Following a 10-cent jump overnight last week, gasoline prices stabilized this week.

Area stations fell slightly, with prices at most stations on Thursday morning being $2.23 a gallon. Those stations included Murphy USA, Dillons, Kwik Shop, Love’s Travel Plazas and Flying J.

Statewide, prices climbed an average of 4.3 cents per gallon to a $2.31 average price of a gallon of regular unleaded gasoline.

The national average is $2.44 a gallon, down 1.6 cents per gallon from last week.

"The national average gas price is lower for the sixth straight week, the longest such decline since the summer of 2016," said Patrick DeHaan, head of petroleum analysis for "Perhaps even more wild is that the national average has now remained under $3 per gallon for nearly 3 years, or 1,087 days as the days of cheap oil have continued.

"While recent actions from OPEC may cause oil prices to hold above the key $50 per barrel level, there is no threat of a quick return to the $3 per gallon days. In fact, the national average may continue to decline for a few weeks before leveling off as gasoline inventories continue to heal after Harvey."

While the national picture looks good, Dodge City can attest to something causing gasoline prices to jump higher quickly.

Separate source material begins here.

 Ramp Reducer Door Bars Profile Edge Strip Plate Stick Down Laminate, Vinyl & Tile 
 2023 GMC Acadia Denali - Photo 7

"The future isn’t all roses. Some areas of the Midwest have seen prices rise as refineries undergo seasonal maintenance and inventories in the region remain tight, keeping prices elevated," DeHaan said. "Regional hotspots like this may continue in the weeks ahead as gas stations come closer to fully passing along lower gas prices after Harvey and now become subject to new factors driving prices up and down."

Oil prices were steady on Thursday, pressured by an unexpected increase in U.S. crude inventories, high U.S. production and exports.

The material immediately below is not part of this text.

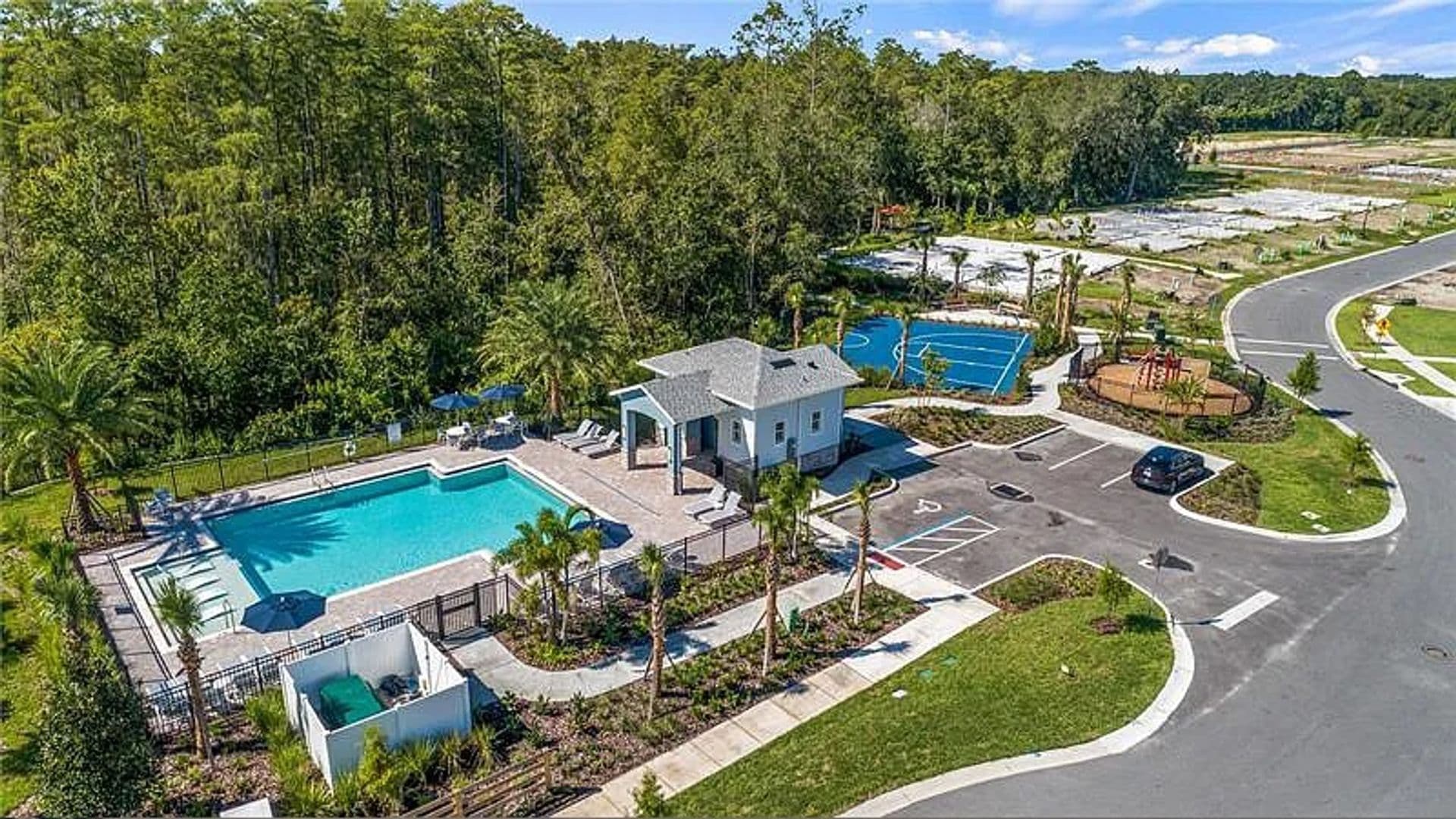 Kissimmee Townhome: 4621 Sparkling Shell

Markets have been supported by comments from Saudi Arabia's energy minister earlier this week reiterating the kingdom's determination to end a global supply glut that has weighed on prices for more than three years.

Crude oil for immediate lifting has moved to a premium over later futures prices, indicating that demand for oil is strong in many of the biggest consuming regions, including Europe.

According to a CNBC report, oil prices have been rising for weeks and some investors have begun to take profits, brokers say.

"The trend is up, but getting tired," said Robin Bieber, technical chart analyst and a director of London brokerage PVM Oil Associates.

U.S. crude inventories rose by 856,000 barrels last week, U.S. Energy Information Administration (EIA) data showed. Analysts had expected a decrease of 2.6 million barrels.